From the Campaign for Real Ale’s (CAMRA’s) controversial tenant earnings survey to Enterprise’s equally contentious “publican profit potential” figures, we might well have perplexed you with percentages and dazzled you with data.

Stay with us, because this week there’s another set of numbers for readers to digest.

CGA Strategy’s Tenanted Pub Licensees survey, conducted exclusively for this week’s PMA Tenanted Pub Company Summit, threw up some very interesting findings.

The overwhelming majority of those surveyed (500 licensees representative of an even split between national and regional pubcos, in case you were wondering) believe there should be a statutory code to regulate the relationship between pub companies and their tenants.

This sentiment is expressed despite three-quarters voicing satisfaction with their relationship with their pubco (almost one in five is ‘very satisfied’), and an improvement  in the percentage of tenants that say they would sign up with their pubco again (a rise of 11 percentage points from 2010).

But what to make of the apparent paradox between three-quarters of tenants saying they’d take another lease with their pubco, and 94% saying the industry requires some form of Government intervention? I suppose you could say those results aren’t incompatible. After all, who wouldn’t want their business relationships solidified in their favour, with the cushion of a legally-enforceable code of practice if things turned sour?
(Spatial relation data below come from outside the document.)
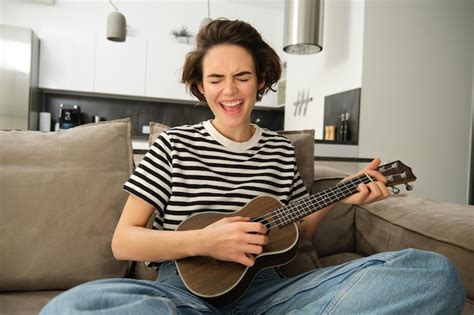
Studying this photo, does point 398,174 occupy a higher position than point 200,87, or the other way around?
point 200,87

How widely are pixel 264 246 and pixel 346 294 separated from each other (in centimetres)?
26

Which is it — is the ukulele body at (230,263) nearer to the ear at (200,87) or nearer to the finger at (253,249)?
the finger at (253,249)

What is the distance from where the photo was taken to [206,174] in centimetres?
110

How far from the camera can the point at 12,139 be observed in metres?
1.22

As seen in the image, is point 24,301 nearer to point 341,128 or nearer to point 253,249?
point 253,249

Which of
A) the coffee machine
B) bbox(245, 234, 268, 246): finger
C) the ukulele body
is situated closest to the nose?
the ukulele body

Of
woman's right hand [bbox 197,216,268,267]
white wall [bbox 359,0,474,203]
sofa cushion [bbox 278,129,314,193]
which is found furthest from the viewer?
white wall [bbox 359,0,474,203]

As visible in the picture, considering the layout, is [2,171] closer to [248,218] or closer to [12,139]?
[12,139]

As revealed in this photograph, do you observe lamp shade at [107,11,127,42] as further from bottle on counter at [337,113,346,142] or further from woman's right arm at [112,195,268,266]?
woman's right arm at [112,195,268,266]

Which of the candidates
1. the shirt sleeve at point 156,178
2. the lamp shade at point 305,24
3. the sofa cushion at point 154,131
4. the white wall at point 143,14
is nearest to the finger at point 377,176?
the shirt sleeve at point 156,178

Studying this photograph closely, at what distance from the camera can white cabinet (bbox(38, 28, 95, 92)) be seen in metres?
4.33

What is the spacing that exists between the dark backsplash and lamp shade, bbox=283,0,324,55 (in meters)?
1.95

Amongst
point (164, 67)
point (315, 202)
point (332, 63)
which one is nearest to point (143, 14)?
point (164, 67)

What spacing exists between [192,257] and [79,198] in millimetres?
439
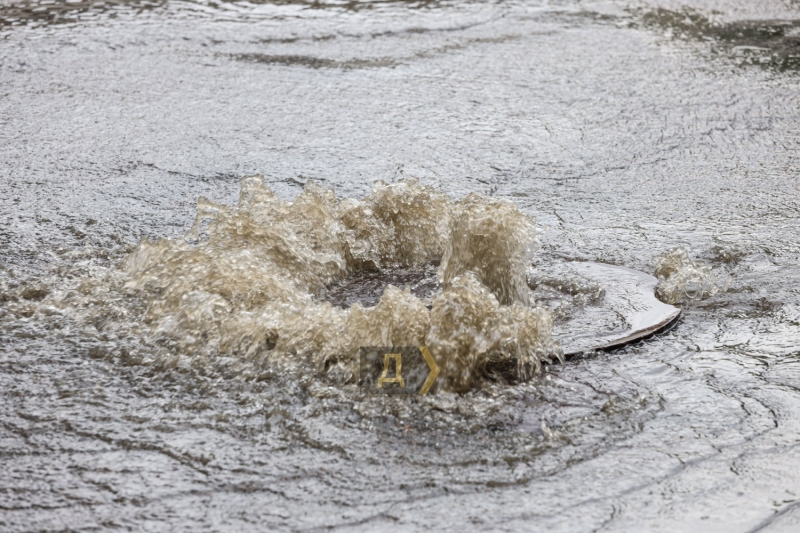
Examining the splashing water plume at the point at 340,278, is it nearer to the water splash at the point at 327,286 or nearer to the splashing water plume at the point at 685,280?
the water splash at the point at 327,286

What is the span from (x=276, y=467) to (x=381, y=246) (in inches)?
66.3

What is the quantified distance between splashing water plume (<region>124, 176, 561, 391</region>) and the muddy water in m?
0.09

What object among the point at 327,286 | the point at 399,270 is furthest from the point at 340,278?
the point at 399,270

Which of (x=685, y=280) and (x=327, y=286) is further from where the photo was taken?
(x=327, y=286)

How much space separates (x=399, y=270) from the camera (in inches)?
151

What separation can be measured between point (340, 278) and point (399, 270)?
9.9 inches

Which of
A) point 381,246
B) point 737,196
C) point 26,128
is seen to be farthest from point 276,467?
point 26,128

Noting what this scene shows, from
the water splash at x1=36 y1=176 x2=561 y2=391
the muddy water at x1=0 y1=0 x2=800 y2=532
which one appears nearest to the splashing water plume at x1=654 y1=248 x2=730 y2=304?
the muddy water at x1=0 y1=0 x2=800 y2=532

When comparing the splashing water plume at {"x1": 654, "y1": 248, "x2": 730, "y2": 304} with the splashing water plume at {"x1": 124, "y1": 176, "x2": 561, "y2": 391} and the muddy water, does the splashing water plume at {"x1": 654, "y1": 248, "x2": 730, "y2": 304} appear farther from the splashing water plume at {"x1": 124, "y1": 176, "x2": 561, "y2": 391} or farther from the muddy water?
the splashing water plume at {"x1": 124, "y1": 176, "x2": 561, "y2": 391}

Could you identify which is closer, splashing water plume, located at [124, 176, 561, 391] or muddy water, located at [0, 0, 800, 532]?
muddy water, located at [0, 0, 800, 532]

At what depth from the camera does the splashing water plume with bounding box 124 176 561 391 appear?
2.94 metres

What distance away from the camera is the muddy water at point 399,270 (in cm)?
230

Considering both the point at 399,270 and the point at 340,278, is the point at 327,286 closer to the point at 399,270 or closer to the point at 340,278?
the point at 340,278

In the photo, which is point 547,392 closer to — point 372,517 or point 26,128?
point 372,517
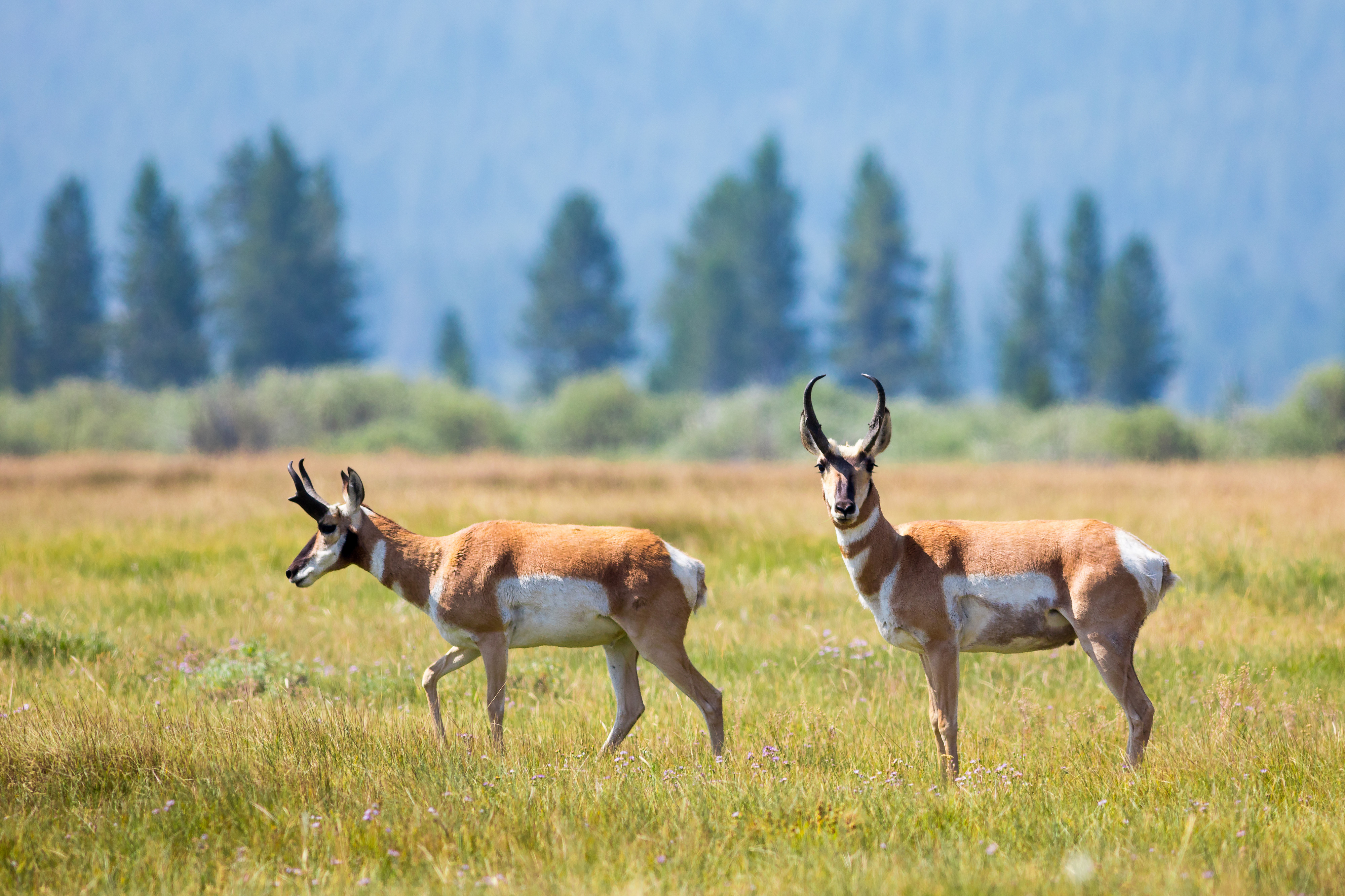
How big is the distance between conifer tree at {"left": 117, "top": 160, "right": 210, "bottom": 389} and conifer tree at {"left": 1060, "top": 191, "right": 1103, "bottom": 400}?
194 ft

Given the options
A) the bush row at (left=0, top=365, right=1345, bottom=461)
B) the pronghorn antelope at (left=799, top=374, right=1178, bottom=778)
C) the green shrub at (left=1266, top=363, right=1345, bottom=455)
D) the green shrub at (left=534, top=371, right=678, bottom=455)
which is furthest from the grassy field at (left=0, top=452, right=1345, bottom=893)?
the green shrub at (left=534, top=371, right=678, bottom=455)

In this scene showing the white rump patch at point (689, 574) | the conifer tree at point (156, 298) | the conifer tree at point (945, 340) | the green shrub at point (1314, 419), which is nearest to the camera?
the white rump patch at point (689, 574)

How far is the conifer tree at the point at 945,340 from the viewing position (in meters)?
92.4

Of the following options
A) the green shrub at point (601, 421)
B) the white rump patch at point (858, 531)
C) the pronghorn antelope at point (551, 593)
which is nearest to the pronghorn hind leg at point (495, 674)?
the pronghorn antelope at point (551, 593)

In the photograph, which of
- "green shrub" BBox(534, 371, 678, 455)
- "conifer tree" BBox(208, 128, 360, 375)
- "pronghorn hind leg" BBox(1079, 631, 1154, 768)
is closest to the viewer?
"pronghorn hind leg" BBox(1079, 631, 1154, 768)

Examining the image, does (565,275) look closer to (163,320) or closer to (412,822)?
(163,320)

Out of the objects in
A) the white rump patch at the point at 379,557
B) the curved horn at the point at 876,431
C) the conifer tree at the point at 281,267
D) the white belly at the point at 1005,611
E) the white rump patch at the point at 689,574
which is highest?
the conifer tree at the point at 281,267

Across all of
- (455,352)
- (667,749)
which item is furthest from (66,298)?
(667,749)

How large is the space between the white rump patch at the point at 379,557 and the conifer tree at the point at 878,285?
80.4 metres

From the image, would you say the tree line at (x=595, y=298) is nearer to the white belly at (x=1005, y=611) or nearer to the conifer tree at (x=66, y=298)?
the conifer tree at (x=66, y=298)

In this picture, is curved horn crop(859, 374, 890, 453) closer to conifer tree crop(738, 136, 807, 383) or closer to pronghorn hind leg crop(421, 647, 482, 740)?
pronghorn hind leg crop(421, 647, 482, 740)

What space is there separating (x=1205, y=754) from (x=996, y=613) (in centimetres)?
135

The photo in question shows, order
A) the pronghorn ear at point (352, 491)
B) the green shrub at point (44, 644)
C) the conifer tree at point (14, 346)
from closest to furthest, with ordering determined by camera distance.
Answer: the pronghorn ear at point (352, 491) → the green shrub at point (44, 644) → the conifer tree at point (14, 346)

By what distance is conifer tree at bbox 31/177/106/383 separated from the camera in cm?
7944
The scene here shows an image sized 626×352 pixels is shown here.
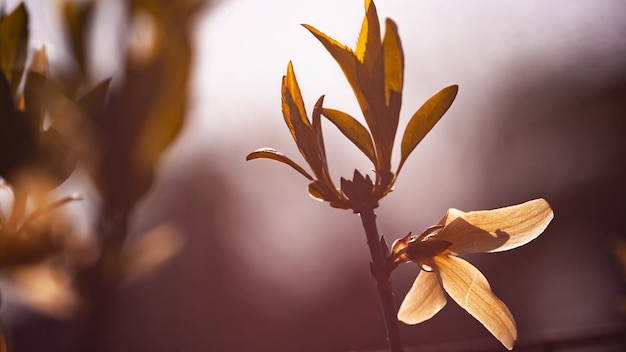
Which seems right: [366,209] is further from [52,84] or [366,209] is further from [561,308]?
[561,308]

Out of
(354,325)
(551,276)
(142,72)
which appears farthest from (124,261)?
(551,276)

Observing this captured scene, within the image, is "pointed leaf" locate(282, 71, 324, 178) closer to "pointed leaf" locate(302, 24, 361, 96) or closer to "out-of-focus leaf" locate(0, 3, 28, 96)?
"pointed leaf" locate(302, 24, 361, 96)

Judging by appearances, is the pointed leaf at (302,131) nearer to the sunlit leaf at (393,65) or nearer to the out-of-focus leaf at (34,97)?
the sunlit leaf at (393,65)

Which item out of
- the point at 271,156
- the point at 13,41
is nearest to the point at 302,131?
the point at 271,156

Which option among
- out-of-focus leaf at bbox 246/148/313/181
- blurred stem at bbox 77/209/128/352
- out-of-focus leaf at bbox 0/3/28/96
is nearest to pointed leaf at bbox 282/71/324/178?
out-of-focus leaf at bbox 246/148/313/181

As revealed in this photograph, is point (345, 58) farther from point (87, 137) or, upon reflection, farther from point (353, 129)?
point (87, 137)
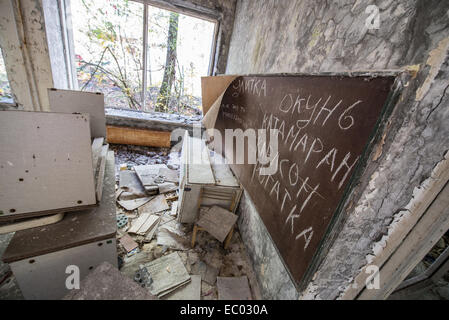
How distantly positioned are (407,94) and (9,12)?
4582 millimetres

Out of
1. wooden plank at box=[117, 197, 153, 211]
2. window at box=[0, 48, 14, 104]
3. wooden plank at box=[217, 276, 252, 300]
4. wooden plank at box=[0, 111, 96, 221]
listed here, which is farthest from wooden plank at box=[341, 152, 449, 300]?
window at box=[0, 48, 14, 104]

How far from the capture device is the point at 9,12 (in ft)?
8.34

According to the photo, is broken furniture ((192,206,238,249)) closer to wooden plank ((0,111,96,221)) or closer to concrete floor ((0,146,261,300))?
concrete floor ((0,146,261,300))

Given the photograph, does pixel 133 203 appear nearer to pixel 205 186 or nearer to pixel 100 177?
pixel 100 177

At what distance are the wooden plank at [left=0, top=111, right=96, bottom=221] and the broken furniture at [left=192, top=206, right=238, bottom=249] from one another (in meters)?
1.18

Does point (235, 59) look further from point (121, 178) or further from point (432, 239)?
point (432, 239)

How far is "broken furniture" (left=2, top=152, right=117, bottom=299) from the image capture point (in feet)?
3.64

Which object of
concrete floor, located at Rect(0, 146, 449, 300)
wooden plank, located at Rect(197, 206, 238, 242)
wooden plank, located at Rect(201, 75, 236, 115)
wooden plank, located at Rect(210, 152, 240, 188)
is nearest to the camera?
concrete floor, located at Rect(0, 146, 449, 300)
The reasoning of survey respondents is perhaps more cut and dried than that; two-thirds of licensees believe that Government regulation will directly contribute to an increase in profitability; the consultation proposes a value transfer of £100m of earnings from pub companies to tenants alongside a mandatory free-of-tie option.

‘The Government has promised we’re going to make more money, so why not have regulation?’ seems to be the logic.

Licensees were split over whether Government regulation would directly contribute to a reduction in the net closure rate of pubs, a recognition of the fact that there are wider factors at play here than just pubcos’ ‘bad behaviour’ towards their tenants that have led to pubs shutting their doors.

It’s fair to say that statistics can be artfully used to present a convincing argument for any side of any issue. Equally, we’ve learned as part of the statutory code consultation process that anecdotal evidence from a range of interested parties is not a reliable form of proof when trying to form reasonable conclusions.

With the consultation now closed and some 8,000+ responses received — a “remarkable” number, according to business secretary Vince Cable — it’s now a waiting game while the Government considers its next steps.

Speculation has already begun that it will take Cable and his officials at the business department more than the standard three months to respond because of the volume of documents to examine, meaning that campaigners — along with the rest of us — will have to wait that bit longer for this particular saga to reach its finale.